1. Understand What Crypto Really Is

Cryptocurrencies are digital assets built on blockchain technology.

Coins vs Tokens: Coins (e.g., Bitcoin, Ethereum) have their own blockchain, while tokens run on existing blockchains (e.g., $USDT on Ethereum).

Utility & Purpose: Some are used for payments, others for governance, DeFi, NFTs, gaming, etc.

---

2. Volatility Is Extreme

Prices can swing 10–30% in hours — gains can be huge, but losses can be just as fast.

Never invest money you cannot afford to lose.

---

3. Security Is Your Responsibility

Wallets: Keep large holdings in cold wallets (offline hardware wallets) instead of exchanges.

Use strong passwords, 2FA, and beware of phishing scams.

Once funds are sent to a wrong address, they’re irreversible.

---

4. DYOR (Do Your Own Research)

Check the project’s whitepaper, roadmap, and team.

Verify if it solves a real problem or is just hype.

Beware of “pump and dump” coins or those with no utility.

---

5. Market Timing Matters

Crypto runs in bull cycles and bear cycles.

Learn technical analysis (charts, trends) and fundamental analysis (news, updates, regulations).
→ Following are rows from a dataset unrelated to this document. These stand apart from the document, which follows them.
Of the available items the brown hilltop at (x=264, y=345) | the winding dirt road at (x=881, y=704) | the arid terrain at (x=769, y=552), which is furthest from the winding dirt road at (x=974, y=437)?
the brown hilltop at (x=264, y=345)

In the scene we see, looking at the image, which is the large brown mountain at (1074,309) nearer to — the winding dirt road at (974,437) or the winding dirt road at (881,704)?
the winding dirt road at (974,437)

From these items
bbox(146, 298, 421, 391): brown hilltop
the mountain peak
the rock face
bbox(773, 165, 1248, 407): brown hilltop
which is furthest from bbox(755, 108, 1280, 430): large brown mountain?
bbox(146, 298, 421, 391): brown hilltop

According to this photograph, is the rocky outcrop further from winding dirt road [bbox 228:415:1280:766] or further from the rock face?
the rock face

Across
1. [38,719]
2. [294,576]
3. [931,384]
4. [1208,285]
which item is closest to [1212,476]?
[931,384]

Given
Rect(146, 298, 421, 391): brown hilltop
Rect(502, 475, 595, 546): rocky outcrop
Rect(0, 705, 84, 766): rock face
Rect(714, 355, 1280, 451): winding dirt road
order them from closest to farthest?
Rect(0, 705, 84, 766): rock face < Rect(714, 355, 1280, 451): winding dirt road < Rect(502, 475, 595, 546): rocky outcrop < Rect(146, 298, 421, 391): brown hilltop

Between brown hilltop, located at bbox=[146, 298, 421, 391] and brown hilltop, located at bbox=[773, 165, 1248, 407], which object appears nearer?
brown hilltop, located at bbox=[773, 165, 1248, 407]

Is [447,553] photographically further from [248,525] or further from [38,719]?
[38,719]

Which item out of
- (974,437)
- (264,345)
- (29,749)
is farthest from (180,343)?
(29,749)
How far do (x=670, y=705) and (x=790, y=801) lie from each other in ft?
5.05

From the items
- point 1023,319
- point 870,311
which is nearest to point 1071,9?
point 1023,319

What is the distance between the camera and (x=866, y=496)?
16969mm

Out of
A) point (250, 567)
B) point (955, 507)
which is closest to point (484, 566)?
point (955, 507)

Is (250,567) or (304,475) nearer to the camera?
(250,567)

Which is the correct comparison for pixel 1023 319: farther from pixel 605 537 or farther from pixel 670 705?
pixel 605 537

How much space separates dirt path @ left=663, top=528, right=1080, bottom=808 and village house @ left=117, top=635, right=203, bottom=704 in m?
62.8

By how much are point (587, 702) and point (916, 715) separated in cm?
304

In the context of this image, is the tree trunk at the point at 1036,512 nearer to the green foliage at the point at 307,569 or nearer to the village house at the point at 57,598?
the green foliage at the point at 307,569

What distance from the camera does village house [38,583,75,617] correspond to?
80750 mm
Don’t FOMO (fear of missing out) — chasing green candles often leads to buying the top.

---

6. Beware of Fees & Taxes

Trading fees, withdrawal fees, and network gas fees can eat into profits.

Many countries tax crypto gains — know your local rules.

---

7. Diversify Wisely

Don’t put all your money in one coin.

Mix between large caps (e.g., BTC, ETH), mid-caps, and small caps based on your risk appetite.

---

8. Emotional Control Is Key

Fear and greed drive most losses.

Have an entry and exit plan before buying.

Use stop-loss orders to limit downside.

---

9. Regulations Can Change Everything

Governments can ban or heavily regulate crypto trading in your country.

Regulatory changes often cause sharp price moves.

---

10. Start Small & Learn

Practice with small amounts before committing big capital.

Consider using demo accounts on exchanges to learn without risking money.